Skip to main content

Module ne

Module ne 

Source
Expand description

Named entity tagging via a gazetteer (word-list approach).

NeTagger relabels pre-segmented Thai tokens that appear in the gazetteer from TokenKind::Thai to TokenKind::Named(kind). The tagger runs as a post-processing pass after segmentation — it does not change the segmentation boundaries, only the token kind.

Multi-token matching: NeTagger::tag_tokens uses greedy longest-match over consecutive Thai tokens, so compound names split by the segmenter (e.g. กรุง+เทพกรุงเทพ) are correctly identified and merged into a single TokenKind::Named token.

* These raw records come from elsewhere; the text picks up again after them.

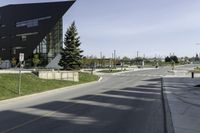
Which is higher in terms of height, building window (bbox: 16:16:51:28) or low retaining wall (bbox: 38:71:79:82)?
building window (bbox: 16:16:51:28)

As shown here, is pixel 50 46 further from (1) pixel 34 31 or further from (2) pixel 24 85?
(2) pixel 24 85

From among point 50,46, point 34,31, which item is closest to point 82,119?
point 50,46

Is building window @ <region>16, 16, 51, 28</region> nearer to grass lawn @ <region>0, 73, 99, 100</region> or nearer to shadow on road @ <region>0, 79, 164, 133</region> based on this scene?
grass lawn @ <region>0, 73, 99, 100</region>

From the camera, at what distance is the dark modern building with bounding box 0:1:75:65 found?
95438 mm

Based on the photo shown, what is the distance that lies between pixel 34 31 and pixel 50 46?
530 centimetres

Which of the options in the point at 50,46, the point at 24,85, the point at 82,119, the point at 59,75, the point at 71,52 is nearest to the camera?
the point at 82,119

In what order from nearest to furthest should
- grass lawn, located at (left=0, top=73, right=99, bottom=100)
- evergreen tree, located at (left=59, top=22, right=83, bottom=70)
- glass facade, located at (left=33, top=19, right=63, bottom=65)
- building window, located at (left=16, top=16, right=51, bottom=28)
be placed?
1. grass lawn, located at (left=0, top=73, right=99, bottom=100)
2. evergreen tree, located at (left=59, top=22, right=83, bottom=70)
3. glass facade, located at (left=33, top=19, right=63, bottom=65)
4. building window, located at (left=16, top=16, right=51, bottom=28)

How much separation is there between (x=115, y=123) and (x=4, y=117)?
15.6ft

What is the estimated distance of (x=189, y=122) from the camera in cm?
1448

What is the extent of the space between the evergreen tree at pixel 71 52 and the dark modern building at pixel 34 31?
26.3 m

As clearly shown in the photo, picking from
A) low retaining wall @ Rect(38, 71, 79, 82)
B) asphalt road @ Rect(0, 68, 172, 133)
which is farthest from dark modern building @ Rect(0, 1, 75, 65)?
asphalt road @ Rect(0, 68, 172, 133)

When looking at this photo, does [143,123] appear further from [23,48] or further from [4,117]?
[23,48]

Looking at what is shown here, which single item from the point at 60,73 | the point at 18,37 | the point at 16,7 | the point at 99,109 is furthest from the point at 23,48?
the point at 99,109

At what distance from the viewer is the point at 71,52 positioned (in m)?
67.9
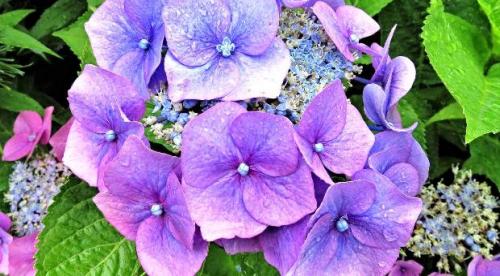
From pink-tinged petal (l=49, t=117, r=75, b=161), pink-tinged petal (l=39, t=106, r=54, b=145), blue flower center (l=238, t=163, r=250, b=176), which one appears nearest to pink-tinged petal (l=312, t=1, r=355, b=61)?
blue flower center (l=238, t=163, r=250, b=176)

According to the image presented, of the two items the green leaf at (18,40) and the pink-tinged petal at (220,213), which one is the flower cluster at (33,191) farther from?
the pink-tinged petal at (220,213)

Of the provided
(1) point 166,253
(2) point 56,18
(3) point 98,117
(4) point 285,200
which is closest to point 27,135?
(2) point 56,18

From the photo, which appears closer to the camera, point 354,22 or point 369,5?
point 354,22

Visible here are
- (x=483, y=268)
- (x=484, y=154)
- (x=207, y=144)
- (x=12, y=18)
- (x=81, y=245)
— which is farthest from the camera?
(x=12, y=18)

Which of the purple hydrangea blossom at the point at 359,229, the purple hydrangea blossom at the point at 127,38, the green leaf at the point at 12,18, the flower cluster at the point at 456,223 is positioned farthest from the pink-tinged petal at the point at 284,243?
the green leaf at the point at 12,18

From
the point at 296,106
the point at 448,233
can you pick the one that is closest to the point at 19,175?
the point at 296,106

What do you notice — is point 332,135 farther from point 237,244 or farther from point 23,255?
point 23,255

Three entity categories are supported: NamedEntityKind::Person, NamedEntityKind::Place, and NamedEntityKind::Org.

§Data format

Tab-separated text file, one entry per line:

# Thai word<TAB>NE_TAG
กรุงเทพ<TAB>PLACE
ทักษิณ<TAB>PERSON
ปตท<TAB>ORG

Lines beginning with # and blank lines are ignored. Duplicate keys: last entry wins.

§Example

use kham_core::ne::NeTagger;
use kham_core::token::NamedEntityKind;

let tagger = NeTagger::from_tsv("กรุงเทพ\tPLACE\nทักษิณ\tPERSON\n");
assert_eq!(tagger.tag("กรุงเทพ"), Some(NamedEntityKind::Place));
assert_eq!(tagger.tag("xyz"), None);

Structs§

NeTagger
Gazetteer-based named entity tagger.